> [Directions] Find each line in the material below that contains the word "inside" and copy it out in full. Treat the match as case-sensitive.

> [Input]
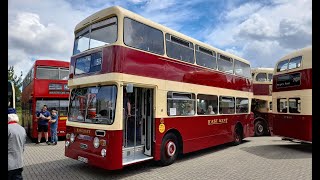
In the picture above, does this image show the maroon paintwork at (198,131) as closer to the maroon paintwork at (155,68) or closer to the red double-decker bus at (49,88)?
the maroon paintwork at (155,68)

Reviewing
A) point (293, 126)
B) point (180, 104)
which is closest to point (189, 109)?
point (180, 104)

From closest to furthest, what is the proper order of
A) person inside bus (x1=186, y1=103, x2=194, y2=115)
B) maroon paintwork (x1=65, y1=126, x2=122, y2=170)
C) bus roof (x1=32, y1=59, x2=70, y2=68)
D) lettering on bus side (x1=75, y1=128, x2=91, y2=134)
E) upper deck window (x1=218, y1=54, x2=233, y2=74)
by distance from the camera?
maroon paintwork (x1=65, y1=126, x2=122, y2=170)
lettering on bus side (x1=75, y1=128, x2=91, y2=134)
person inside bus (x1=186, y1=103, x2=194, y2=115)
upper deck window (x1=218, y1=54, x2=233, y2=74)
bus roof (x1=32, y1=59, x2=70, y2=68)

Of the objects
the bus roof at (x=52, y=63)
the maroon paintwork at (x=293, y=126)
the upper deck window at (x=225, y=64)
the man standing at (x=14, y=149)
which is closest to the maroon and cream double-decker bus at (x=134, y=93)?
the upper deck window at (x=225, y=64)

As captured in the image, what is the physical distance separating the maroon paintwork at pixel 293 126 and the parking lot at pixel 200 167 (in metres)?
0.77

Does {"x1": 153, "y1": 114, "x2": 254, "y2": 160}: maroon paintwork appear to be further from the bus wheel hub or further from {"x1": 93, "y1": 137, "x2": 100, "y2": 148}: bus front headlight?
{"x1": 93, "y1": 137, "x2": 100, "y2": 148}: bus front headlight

--

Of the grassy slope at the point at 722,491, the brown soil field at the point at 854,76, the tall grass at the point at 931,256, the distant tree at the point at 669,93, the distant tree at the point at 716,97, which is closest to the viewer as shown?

> [Result of this task]
A) person inside bus (x1=186, y1=103, x2=194, y2=115)
person inside bus (x1=186, y1=103, x2=194, y2=115)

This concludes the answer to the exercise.